20. All midwives should ensure that they are competent to care for a woman who wishes to have a water birth and have a good understanding of the basic principles of caring for a woman in labour, and should make themselves aware of local policies and guidelines. Apart from emergency drills, training should also include emergency management of cord rupture at birth.20
21. Midwives, managers and supervisors of midwives should ensure that training in caring for a woman who wishes to have a water birth is undertaken by midwives who undertake intrapartum care, in order to increase choice for women and promote normality and ensure quality care.11,21,22
22. The use of birthing pools for labour and birth should be audited carefully. Data should be kept both on immersion in first stage of labour for analgesia use and separately for underwater birth. Data collected should focus on maternal wellbeing and the condition of the baby at birth, and should include usual birth outcomes, incidence of cord rupture and reasons for and rates of neonatal admission to SCBU.
23. Data should also identify women who wanted a water birth but were transferred to conventional birth, including decision time to leave the pool for the birth of baby, the reasons for transferring to conventional care and the condition of mother and baby at transfer.
24. Data should also be collected on women who wished to use the birthing pool but for whatever reason were unable to do so. Units should also audit ethnicity in relation to the offer of the option of water birth, to ensure that there is parity of access.

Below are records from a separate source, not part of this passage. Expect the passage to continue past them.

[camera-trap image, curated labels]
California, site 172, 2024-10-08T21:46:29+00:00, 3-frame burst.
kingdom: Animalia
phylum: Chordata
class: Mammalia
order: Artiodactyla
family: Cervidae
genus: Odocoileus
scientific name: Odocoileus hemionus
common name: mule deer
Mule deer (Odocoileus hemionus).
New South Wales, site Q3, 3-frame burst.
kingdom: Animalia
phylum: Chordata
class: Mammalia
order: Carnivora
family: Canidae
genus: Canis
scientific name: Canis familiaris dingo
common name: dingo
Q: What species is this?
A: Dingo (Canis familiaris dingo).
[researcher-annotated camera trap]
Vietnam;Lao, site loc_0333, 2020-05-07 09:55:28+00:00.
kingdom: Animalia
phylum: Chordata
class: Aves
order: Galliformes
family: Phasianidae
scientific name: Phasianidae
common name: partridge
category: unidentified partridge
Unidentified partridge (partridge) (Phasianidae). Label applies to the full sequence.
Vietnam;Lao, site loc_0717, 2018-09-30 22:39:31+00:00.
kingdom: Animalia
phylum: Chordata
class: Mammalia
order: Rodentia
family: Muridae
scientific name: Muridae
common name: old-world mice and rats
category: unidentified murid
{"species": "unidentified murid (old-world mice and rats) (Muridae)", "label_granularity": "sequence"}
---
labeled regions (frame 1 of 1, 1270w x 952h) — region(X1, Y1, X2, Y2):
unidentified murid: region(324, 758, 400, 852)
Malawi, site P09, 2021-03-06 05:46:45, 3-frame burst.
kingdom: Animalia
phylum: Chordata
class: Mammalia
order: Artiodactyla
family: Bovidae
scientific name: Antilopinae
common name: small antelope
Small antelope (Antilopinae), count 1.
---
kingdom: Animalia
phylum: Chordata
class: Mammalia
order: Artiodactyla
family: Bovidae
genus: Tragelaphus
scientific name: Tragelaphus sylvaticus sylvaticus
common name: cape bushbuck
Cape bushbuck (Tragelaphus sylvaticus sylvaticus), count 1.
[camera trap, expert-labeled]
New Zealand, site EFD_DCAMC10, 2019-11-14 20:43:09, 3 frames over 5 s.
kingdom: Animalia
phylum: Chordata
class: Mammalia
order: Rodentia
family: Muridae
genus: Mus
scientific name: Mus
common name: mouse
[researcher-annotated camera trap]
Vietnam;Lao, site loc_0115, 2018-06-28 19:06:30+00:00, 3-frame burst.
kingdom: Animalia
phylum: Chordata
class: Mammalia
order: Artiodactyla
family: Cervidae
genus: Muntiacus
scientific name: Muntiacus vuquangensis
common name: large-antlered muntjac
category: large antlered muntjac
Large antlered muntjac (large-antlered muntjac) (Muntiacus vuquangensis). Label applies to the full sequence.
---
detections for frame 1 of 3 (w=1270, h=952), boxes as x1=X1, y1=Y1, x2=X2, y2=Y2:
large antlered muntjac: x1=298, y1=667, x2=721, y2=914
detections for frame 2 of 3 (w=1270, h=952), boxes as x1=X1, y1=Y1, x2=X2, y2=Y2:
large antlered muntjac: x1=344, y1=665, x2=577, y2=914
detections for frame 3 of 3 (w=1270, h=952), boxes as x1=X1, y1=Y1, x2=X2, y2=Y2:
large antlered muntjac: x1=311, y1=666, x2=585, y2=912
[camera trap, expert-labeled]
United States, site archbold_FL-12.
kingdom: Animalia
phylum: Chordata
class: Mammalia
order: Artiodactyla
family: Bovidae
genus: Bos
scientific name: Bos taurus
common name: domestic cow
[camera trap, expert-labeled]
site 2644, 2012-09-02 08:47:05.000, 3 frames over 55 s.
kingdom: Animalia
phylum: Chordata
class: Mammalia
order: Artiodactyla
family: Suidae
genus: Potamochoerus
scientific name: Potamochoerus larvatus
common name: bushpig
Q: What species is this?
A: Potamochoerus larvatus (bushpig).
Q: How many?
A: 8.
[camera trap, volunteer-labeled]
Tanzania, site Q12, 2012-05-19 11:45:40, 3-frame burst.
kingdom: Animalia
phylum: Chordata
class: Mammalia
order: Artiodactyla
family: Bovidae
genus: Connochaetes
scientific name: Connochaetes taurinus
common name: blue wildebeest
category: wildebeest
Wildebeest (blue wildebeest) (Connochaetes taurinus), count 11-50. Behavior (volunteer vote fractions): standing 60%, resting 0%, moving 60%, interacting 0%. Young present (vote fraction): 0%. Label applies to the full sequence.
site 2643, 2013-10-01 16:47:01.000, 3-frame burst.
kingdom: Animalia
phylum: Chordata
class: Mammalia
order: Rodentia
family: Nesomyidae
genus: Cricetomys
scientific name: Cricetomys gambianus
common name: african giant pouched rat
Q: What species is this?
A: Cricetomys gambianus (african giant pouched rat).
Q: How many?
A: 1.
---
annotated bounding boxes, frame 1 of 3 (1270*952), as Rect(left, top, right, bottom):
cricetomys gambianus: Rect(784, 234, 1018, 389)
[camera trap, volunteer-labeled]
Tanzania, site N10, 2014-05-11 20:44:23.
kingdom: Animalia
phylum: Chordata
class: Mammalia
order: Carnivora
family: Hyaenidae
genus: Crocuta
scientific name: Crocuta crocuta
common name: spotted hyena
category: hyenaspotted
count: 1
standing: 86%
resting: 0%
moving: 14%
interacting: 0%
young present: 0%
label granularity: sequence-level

25. Accurate contemporaneous records should be kept, as usual. In addition, times of entering and leaving the pool should be clearly documented, including the reason for leaving the pool, if appropriate. It is important that it is recorded clearly whether the baby was born under water.
26. User surveys of satisfaction with water birth services, including ease of access and the quality of the information given, should be carried out. Cultural acceptability needs to be reviewed to ensure equity of access and culturally sensitive services.